To find the total cost of renting the bus, we need to determine the original cost and the additional cost after the 10 students joined.
Let's assume the original cost of renting the bus was 'x' dollars.
When the cost was split evenly among the 20 students, each student paid x/20 dollars.
After 10 more students decided to go, we have a total of 30 students. So, when the cost was split evenly among the 30 students, each student paid (x + additional cost)/30 dollars.
According to the information given in the problem, dividing the cost among the 30 students brought the average cost down by $9.00 per person. This means:
(x + additional cost)/30 = (x/20) - 9
Now let's solve this equation to find the additional cost and, in turn, determine the total cost of renting the bus.

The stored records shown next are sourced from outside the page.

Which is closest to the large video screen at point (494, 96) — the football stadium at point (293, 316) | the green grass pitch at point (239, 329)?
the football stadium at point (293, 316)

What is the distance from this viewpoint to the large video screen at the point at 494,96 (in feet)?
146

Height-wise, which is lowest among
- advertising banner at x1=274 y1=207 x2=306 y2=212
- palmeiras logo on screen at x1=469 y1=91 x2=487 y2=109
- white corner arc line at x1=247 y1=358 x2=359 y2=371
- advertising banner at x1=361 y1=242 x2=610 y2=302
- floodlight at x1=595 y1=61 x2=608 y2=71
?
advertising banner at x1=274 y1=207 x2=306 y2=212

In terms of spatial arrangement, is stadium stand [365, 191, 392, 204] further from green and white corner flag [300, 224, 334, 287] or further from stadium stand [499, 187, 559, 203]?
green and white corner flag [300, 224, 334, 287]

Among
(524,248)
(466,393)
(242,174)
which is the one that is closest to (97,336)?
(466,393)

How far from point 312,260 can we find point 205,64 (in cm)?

Multiply both sides of the equation by 30 to eliminate the denominators:
30 * [(x + additional cost)/30] = 30 * [(x/20) - 9]
Simplifying:
x + additional cost = 3x/2 - 270
Multiply both sides of the equation by 2 to eliminate the fraction:
2 * (x + additional cost) = 2 * (3x/2 - 270)
2x + 2 * additional cost = 3x - 540
Subtract 2x from both sides of the equation:
2 * additional cost = 3x - 2x - 540
2 * additional cost = x - 540
Simplifying further:
additional cost = x - 540
Now we know that the additional cost is equal to the original cost of renting the bus minus $540.

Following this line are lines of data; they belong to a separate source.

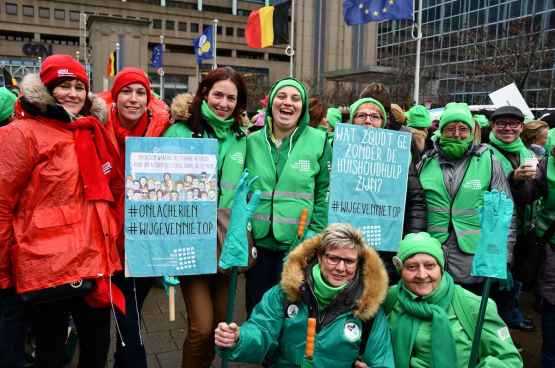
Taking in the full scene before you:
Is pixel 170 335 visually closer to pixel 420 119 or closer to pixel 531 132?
pixel 420 119

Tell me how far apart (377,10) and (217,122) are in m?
8.59

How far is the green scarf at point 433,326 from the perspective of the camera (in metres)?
2.52

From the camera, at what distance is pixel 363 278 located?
2.63 m

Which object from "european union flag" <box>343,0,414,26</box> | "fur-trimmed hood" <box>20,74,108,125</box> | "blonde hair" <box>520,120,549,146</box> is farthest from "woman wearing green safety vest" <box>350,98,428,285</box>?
"european union flag" <box>343,0,414,26</box>

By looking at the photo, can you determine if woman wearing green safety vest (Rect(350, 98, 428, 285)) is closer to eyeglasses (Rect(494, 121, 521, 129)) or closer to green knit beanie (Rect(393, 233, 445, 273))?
green knit beanie (Rect(393, 233, 445, 273))

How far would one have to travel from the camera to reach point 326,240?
2.63 m

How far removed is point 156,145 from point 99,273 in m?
0.83

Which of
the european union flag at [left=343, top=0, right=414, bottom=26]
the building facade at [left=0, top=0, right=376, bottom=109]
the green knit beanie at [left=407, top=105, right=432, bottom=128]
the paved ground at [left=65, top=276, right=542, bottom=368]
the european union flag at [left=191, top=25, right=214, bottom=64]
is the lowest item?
the paved ground at [left=65, top=276, right=542, bottom=368]

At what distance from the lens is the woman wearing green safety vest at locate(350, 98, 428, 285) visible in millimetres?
3423

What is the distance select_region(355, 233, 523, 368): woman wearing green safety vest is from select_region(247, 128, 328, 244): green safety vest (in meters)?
0.72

To find the original cost of renting the bus, we can solve the equation by substituting this value into the equation:
additional cost = x - 540
x - 540 = additional cost
Substituting this equation in the previous equation:
additional cost = x - 540
Therefore, the total cost of renting the bus is $540 plus the additional cost.
However, we do not have enough information to determine the value of x or the additional cost. The problem would require additional information or conditions to solve it accurately.